> [What to produce]: Search the records for "Cervidae". Report every line where it occurs.

[Opening Data to process section]

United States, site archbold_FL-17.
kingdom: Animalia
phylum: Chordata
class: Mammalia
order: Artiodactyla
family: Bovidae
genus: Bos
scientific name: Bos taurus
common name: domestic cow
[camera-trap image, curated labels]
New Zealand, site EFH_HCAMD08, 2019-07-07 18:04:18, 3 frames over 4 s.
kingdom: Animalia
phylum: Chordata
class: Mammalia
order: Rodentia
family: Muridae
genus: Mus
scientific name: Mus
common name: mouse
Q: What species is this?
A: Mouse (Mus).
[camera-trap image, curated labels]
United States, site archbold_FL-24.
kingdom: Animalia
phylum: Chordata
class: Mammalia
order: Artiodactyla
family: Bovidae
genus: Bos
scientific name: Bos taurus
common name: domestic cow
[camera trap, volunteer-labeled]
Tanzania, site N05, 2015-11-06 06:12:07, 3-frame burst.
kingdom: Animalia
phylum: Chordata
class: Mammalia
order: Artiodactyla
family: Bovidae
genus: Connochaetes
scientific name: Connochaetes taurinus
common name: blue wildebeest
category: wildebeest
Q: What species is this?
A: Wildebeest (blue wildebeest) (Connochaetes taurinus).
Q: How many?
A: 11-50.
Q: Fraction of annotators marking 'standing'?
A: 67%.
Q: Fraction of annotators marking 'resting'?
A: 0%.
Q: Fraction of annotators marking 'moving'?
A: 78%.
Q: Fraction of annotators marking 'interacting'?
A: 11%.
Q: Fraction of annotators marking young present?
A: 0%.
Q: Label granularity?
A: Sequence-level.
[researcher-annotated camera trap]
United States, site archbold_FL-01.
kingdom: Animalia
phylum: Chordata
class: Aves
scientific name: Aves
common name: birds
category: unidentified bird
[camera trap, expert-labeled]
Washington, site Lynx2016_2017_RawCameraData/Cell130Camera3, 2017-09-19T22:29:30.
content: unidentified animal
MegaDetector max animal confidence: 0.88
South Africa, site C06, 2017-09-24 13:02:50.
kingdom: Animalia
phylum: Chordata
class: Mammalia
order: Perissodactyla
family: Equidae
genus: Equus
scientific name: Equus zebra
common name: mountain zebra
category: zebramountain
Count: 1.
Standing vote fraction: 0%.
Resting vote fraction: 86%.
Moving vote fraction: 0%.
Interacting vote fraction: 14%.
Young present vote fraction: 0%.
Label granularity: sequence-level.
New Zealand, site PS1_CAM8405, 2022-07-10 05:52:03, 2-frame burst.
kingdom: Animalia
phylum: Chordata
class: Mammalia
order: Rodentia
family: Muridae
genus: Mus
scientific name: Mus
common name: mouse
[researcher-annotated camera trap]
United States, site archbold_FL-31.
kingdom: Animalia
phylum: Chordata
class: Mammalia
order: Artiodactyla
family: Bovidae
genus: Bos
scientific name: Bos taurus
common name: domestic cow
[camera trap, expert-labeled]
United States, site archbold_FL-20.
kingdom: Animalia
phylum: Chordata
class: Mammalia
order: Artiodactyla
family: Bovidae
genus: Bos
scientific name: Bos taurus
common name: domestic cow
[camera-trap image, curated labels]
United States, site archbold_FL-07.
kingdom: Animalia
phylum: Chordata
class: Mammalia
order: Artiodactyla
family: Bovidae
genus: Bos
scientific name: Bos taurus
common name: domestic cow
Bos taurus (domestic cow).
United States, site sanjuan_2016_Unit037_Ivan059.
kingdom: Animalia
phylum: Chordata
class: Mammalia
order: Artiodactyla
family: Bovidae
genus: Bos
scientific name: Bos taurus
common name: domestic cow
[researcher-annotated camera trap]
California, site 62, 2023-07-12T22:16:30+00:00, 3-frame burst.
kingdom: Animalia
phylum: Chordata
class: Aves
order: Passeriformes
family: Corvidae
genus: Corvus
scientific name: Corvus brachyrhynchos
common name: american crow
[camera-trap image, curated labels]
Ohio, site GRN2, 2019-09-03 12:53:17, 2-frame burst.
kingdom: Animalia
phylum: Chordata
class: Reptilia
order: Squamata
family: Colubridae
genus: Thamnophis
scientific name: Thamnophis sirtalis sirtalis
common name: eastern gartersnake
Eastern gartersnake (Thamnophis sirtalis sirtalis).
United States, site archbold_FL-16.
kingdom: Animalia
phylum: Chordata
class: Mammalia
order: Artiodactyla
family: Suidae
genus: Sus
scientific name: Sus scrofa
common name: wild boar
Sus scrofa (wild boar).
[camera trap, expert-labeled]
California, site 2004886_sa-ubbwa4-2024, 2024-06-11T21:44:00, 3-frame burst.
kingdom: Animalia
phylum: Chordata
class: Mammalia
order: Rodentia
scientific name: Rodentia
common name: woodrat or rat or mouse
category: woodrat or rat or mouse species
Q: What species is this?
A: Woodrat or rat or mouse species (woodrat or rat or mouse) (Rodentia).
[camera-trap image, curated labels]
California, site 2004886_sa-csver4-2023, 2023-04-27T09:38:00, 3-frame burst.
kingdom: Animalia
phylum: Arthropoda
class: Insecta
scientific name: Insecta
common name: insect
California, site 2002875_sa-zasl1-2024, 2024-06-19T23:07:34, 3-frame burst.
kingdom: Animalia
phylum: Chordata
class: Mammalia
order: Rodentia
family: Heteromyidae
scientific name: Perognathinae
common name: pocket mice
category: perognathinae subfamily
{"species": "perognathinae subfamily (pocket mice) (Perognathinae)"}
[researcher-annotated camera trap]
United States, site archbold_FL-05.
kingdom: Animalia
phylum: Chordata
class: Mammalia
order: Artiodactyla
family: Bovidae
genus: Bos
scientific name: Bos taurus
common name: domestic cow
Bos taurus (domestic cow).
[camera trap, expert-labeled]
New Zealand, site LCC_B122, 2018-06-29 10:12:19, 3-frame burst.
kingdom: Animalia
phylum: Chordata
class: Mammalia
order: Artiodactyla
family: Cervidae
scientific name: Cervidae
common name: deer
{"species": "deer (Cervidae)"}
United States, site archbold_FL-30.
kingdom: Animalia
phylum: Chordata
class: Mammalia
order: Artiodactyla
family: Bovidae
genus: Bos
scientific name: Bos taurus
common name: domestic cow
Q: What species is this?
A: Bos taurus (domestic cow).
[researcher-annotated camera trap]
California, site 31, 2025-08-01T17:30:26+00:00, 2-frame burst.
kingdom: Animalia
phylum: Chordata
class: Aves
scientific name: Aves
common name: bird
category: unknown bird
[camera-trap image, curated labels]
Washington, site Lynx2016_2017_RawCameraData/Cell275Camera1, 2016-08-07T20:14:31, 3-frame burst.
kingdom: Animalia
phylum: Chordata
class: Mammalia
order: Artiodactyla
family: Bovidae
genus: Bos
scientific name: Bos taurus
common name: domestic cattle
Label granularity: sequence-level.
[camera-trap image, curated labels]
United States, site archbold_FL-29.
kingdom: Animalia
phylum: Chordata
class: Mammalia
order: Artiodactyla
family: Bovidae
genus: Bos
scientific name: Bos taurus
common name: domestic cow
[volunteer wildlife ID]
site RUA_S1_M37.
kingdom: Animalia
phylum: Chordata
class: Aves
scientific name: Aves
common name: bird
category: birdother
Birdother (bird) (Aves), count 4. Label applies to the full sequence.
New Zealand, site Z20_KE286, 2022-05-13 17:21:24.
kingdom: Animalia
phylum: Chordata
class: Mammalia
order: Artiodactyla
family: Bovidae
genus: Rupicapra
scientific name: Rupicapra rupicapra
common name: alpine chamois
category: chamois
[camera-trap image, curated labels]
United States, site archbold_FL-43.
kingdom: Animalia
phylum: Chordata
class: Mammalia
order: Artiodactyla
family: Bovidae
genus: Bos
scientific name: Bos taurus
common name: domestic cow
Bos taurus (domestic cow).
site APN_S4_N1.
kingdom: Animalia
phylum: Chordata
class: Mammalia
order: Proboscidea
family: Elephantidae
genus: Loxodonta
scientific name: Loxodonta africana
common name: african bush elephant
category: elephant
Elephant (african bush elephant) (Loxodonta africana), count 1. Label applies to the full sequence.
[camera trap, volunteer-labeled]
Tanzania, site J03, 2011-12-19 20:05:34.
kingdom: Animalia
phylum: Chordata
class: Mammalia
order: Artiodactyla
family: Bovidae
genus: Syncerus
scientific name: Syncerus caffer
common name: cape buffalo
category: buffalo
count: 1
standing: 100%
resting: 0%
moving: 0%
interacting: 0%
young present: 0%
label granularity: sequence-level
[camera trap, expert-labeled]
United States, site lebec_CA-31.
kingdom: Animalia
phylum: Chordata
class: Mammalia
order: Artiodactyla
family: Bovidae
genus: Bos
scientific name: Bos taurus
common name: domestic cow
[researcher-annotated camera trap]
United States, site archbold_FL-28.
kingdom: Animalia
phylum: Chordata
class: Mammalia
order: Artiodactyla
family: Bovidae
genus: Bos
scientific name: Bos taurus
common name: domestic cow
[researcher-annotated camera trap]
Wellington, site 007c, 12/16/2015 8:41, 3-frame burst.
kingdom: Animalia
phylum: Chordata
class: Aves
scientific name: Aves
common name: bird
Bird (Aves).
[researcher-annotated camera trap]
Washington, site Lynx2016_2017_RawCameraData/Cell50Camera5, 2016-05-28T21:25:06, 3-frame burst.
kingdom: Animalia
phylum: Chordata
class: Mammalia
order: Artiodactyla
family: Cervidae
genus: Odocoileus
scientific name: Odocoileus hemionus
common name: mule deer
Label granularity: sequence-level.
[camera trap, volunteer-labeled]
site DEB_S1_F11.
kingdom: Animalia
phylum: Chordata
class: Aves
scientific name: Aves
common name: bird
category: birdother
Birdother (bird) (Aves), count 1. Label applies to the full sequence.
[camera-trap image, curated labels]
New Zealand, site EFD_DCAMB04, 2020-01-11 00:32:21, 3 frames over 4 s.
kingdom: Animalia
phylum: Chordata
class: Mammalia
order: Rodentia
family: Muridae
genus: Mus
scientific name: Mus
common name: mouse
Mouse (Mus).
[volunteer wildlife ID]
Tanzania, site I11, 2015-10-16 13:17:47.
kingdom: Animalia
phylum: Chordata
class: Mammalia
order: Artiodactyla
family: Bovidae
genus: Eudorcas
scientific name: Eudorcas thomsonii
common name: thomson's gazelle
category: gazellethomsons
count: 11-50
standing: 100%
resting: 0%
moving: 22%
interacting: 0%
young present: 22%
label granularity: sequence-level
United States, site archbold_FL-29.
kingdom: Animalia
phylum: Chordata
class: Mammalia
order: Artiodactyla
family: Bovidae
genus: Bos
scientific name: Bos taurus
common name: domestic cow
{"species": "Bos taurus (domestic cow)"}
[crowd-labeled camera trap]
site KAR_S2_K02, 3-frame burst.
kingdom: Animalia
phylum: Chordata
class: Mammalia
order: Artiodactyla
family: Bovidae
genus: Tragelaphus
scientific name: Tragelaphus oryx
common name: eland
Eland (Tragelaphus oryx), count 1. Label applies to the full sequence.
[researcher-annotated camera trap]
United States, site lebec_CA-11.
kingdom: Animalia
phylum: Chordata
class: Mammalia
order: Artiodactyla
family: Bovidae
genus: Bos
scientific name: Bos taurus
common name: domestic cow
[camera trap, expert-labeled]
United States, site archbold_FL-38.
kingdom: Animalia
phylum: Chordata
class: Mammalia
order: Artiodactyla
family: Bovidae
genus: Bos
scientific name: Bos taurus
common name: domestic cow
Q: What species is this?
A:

[Closing Data to process section]

> [Exercise output]:
family: Cervidae
scientific name: Cervidae
{"species": "deer (Cervidae)"}
family: Cervidae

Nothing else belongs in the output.